ESPE Abstracts (2015) 84 P-1-136

Turner & Puberty

The Eap1 Promoter is Differentially Methylated at the Onset of Puberty in Normal Weight and Obese Female Rats

Hanna Moellerb & Sabine Hegera,b

31 views


aChildren’s Hospital Bult, Hannover, Germany; bInstitute of Clinical Biochemistry, Hannover Medical School, Hannover, Germany


Background: Mammalian puberty is initiated by the pulsatile release of gonadotropin-releasing hormone (GnRH) from hypothalamic neurons. Enhanced at puberty (Eap) 1 is a transcription factor within this regulatory network integrating exogenous and endogenous informations, e.g. weight. Recent studies indicate an epigenetic regulation of the pubertal process.

Objective and hypotheses: This study investigates if overweight modifies epigenetic marks in the Eap1 promoter resulting in an altered function.

Method: Female rats were raised in small (n=3) and normal litters (n=12). Weight, vaginal opening (VO) and estrous cycle were recorded. At different developmental time points methylation and expression profiles were analysed.

Results: Rats growing up in small litters are significantly heavier than control rats. Furthermore obese rats show an earlier VO by one day and are significantly heavier at VO (151g±2.3 vs 131g±1.8, P<0.001). Within the first CpG island of the Eap1 promoter region (−4028bp to −3703bp upstream TSS) the methylation level differs significantly between prepubertal and pubertal phases (11%±0.6 vs 26%±1.0, P<0.001, n=6). In obese rats the methylation level at the beginning of puberty is significantly blunted compared to normal weight rats (16%±1.5 vs 26%±1.0, P<0.001). The expression level of Eap1 increases at PND 30 in normal weight and obese rats.

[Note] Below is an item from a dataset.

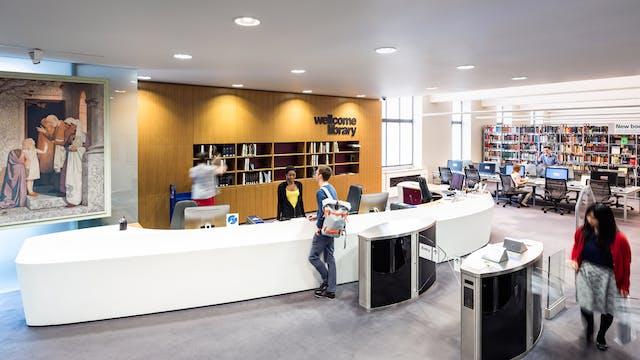 入口的照片对图书馆的入口。在中心是一个大曲线形状的大白信息台。右边是一位女士在退出过程中的安全障碍。一个女人站在信息台后面与戴着背包的图书馆访客谈话。在桌子后面有人在货架上将书籍放在架子上,有一个大的标志,惠康图书馆。在右边的距离,可以看到图书馆的货架和访客。左边是一部大型油画的一部分,挂在磨砂玻璃墙上。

Conclusion: These results show differences in the methylation level between pre- and pubertal phases influenced by endogenous factors, like weight. This might explain why moderate obesity advances pubertal onset. Further studies utilising luciferase promoter assays in CpG free vectors will proof the functional relevance.

Funding information: This work was supported by the German Research Council (HE3151/4-2).

Article tools

My recent searches

No recent searches.

My recently viewed abstracts

No recent abstracts.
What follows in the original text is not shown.